We are safe after we see the E bit set to one (queue empty) after the
reset. Above I describe the scenarios where we don't wait for that to
happen (in scenario 3 because it won't happen because the card is gone,
and in the other two because of the implemented timeouts).

> 
> > 
> > So my concerns basically boil down to are the cumulative timeouts big enough
> > so we never time out (including are timeouts really the way to go)?
> > 
> > We should probably take any discussion about from which point on is it safe
> > to assume that NIB and GISA won't be poked by HW offline as the guys
> > without documentation can't contribute.
> 
> Just a couple of thoughts. The only reason the vfio_ap driver is
> concerned with interrupts is because it is intercepting the PQAP(AQIC)
> instruction.

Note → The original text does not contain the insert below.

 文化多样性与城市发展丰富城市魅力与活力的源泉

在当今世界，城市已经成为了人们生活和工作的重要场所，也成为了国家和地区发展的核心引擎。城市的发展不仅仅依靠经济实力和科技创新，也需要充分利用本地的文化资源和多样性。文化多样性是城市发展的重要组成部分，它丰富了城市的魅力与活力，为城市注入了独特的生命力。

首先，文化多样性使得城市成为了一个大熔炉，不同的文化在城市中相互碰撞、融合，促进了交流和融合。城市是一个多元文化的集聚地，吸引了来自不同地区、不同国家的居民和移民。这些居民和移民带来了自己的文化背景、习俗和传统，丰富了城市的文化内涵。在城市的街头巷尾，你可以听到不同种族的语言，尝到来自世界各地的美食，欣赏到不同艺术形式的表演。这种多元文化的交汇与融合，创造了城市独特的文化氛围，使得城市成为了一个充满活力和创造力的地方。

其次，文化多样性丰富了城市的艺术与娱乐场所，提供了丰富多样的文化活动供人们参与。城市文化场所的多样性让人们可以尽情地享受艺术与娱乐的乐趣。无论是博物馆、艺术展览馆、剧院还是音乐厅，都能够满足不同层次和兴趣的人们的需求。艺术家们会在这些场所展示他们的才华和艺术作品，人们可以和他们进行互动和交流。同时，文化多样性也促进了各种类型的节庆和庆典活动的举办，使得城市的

Shouldn't enabling and disabling interrupts, therefore, be 
> solely under the control of the guest? In other words, maybe the vfio_ap
> driver should only allocate/deallocate the interrupt controls (i.e., the
> NIB and GISA) in response to PQAP(AQIC) interception.

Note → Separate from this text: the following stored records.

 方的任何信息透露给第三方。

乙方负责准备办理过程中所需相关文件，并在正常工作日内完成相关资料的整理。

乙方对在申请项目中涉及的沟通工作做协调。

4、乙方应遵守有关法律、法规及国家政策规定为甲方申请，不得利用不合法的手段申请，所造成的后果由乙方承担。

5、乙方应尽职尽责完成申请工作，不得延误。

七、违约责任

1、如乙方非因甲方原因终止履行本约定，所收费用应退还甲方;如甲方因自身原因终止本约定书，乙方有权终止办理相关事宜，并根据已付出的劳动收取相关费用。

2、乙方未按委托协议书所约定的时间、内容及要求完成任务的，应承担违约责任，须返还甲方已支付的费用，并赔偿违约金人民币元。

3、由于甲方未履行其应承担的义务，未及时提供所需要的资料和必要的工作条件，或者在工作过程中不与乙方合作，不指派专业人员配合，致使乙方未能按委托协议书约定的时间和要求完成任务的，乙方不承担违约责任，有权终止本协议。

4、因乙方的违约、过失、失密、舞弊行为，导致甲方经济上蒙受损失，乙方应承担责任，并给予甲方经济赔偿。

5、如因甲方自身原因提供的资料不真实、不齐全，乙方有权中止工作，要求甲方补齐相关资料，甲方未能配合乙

GISA is a 1 per guest entity in the hypervisor. The NIB is a byte of the
guest memory.

> When the guest
> shuts down, I assume that the PQAP(AQIC) will be executed to disable
> interrupts. 

I would not assume that.

> The driver can do a final cleanup if the NIB and GISA when
> the mdev fd is released by the guest if they are still hanging around.
> 

You have to also consider stuff like subsystem resets. Yes the last line
of defense should be release(). This is what we do today AFAIU.

Regards,
Halil